#### Stored items from a collection
= = = = = = =

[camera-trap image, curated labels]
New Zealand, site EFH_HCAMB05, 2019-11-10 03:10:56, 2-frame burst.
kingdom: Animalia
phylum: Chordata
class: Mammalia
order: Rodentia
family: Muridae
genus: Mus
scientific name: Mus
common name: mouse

= = = = = = =

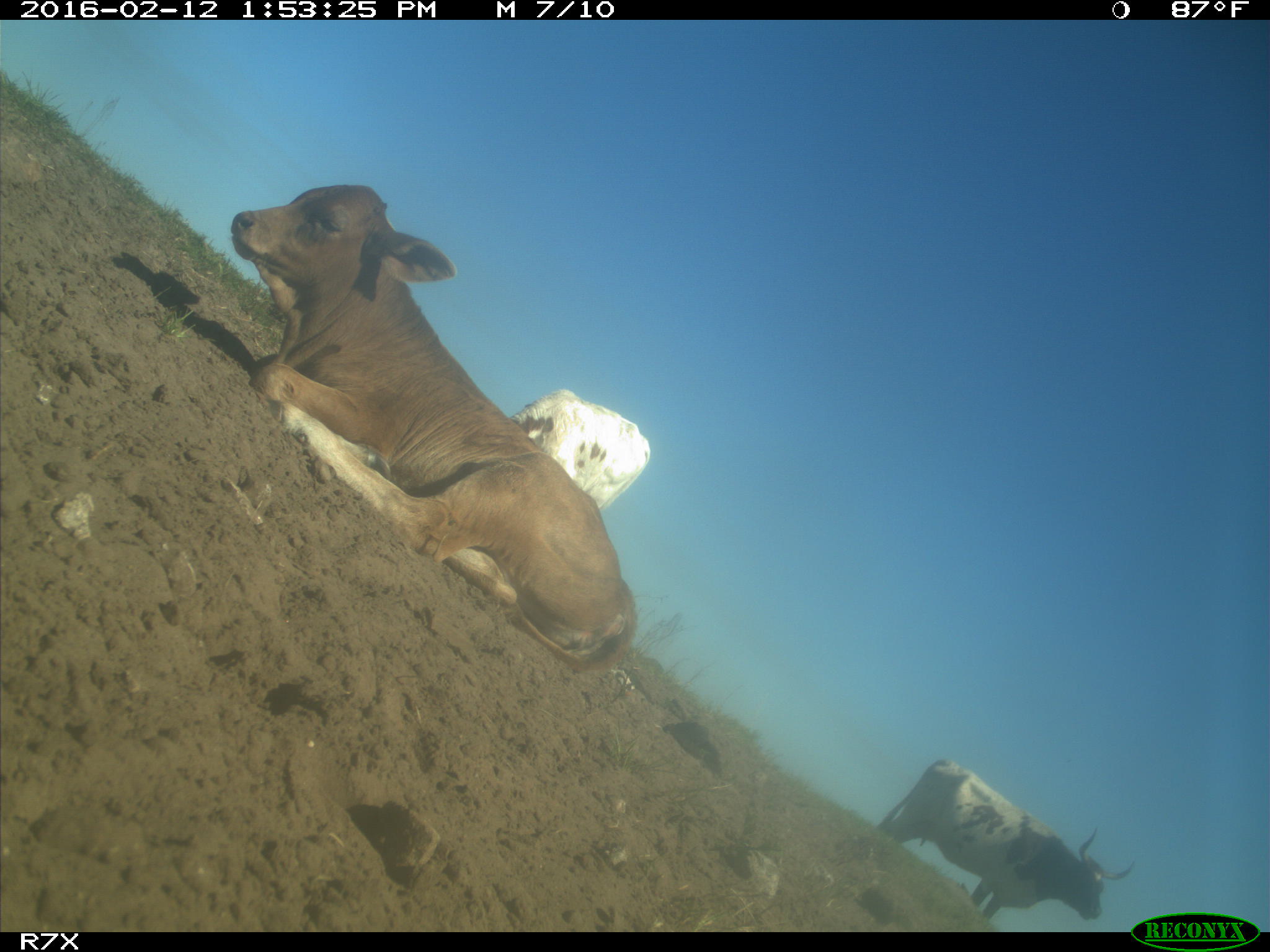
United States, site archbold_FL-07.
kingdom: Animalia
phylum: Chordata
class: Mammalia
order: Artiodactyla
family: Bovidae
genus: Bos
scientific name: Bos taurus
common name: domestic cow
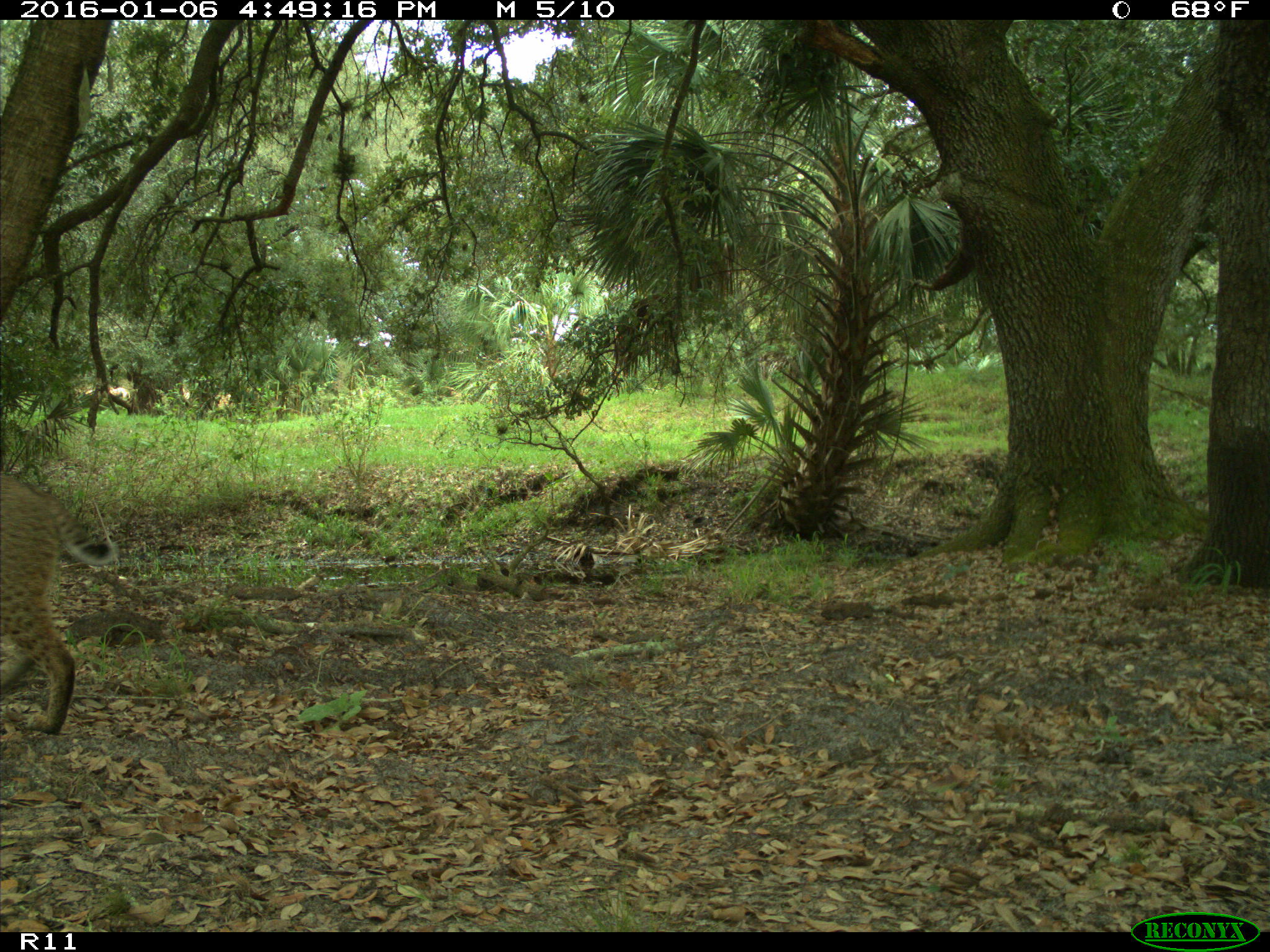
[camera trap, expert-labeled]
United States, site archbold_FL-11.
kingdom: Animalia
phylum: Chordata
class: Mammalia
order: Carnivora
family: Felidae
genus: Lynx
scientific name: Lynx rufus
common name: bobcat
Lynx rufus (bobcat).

= = = = = = =

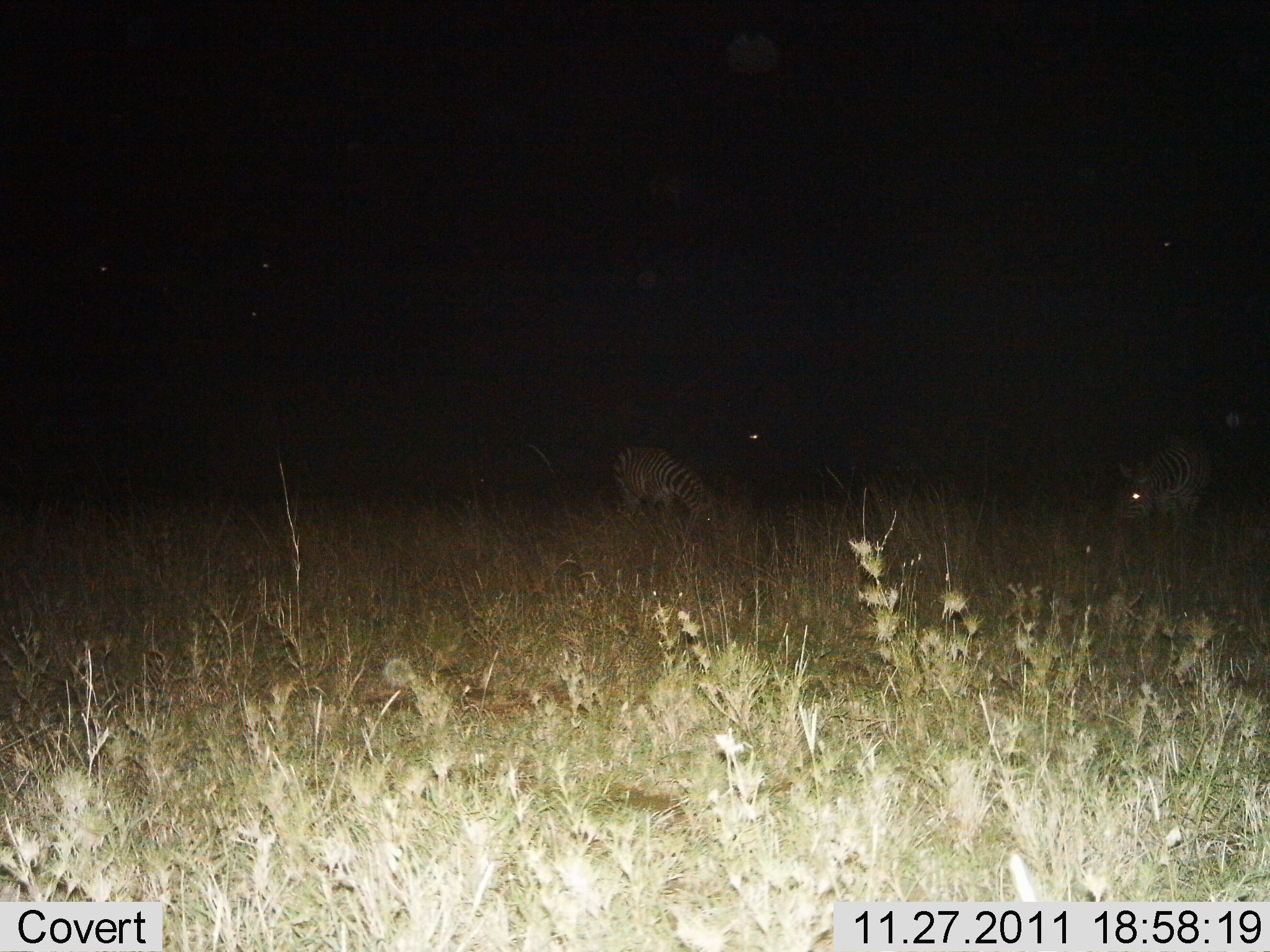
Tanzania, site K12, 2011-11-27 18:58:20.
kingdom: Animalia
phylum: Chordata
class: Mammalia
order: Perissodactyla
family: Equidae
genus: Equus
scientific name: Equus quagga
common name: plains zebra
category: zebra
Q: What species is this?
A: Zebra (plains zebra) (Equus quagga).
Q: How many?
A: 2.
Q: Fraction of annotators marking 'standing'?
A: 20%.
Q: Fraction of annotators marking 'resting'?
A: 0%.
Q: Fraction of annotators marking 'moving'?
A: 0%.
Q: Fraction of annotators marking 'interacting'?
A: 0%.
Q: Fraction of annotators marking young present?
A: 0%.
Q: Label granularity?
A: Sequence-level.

= = = = = = =

#### WHAT IS NEEDED
The answer is the lines above between the line holding "A: Zebra (plains zebra) (Equus quagga)." and the line holding "A: Sequence-level.", inclusive, each written out exactly, and no others.

#### PROBLEM SOLUTION
A: Zebra (plains zebra) (Equus quagga).
Q: How many?
A: 2.
Q: Fraction of annotators marking 'standing'?
A: 20%.
Q: Fraction of annotators marking 'resting'?
A: 0%.
Q: Fraction of annotators marking 'moving'?
A: 0%.
Q: Fraction of annotators marking 'interacting'?
A: 0%.
Q: Fraction of annotators marking young present?
A: 0%.
Q: Label granularity?
A: Sequence-level.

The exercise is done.